*RECORDS FOR THE EXERCISE*.
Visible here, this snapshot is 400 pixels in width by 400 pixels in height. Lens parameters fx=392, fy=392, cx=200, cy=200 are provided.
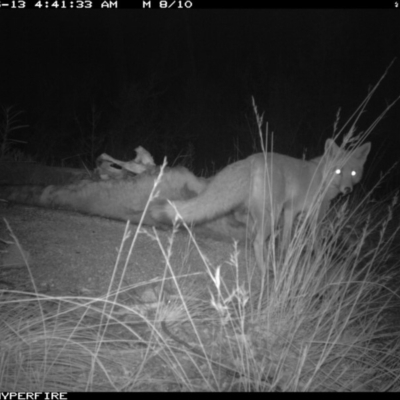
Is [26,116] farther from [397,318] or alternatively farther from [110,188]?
[397,318]

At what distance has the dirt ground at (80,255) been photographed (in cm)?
289

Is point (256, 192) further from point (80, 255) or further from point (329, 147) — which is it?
point (80, 255)

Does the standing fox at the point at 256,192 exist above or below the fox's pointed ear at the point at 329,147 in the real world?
below

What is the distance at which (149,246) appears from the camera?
12.8 feet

*EXERCISE TASK*. Rewrite the items above as a Markdown table with the columns Row and Line, one numbered row per line, leaving out blank lines and the pictures.

*SOLUTION*.
| Row | Line |
|---|---|
| 1 | Visible here, this snapshot is 400 pixels in width by 400 pixels in height. Lens parameters fx=392, fy=392, cx=200, cy=200 are provided. |
| 2 | Is [26,116] farther from [397,318] or alternatively farther from [110,188]? |
| 3 | [397,318] |
| 4 | At what distance has the dirt ground at (80,255) been photographed (in cm)? |
| 5 | 289 |
| 6 | Is point (256, 192) further from point (80, 255) or further from point (329, 147) — which is it? |
| 7 | point (80, 255) |
| 8 | Does the standing fox at the point at 256,192 exist above or below the fox's pointed ear at the point at 329,147 in the real world? |
| 9 | below |
| 10 | What is the distance at which (149,246) appears from the camera? |
| 11 | 12.8 feet |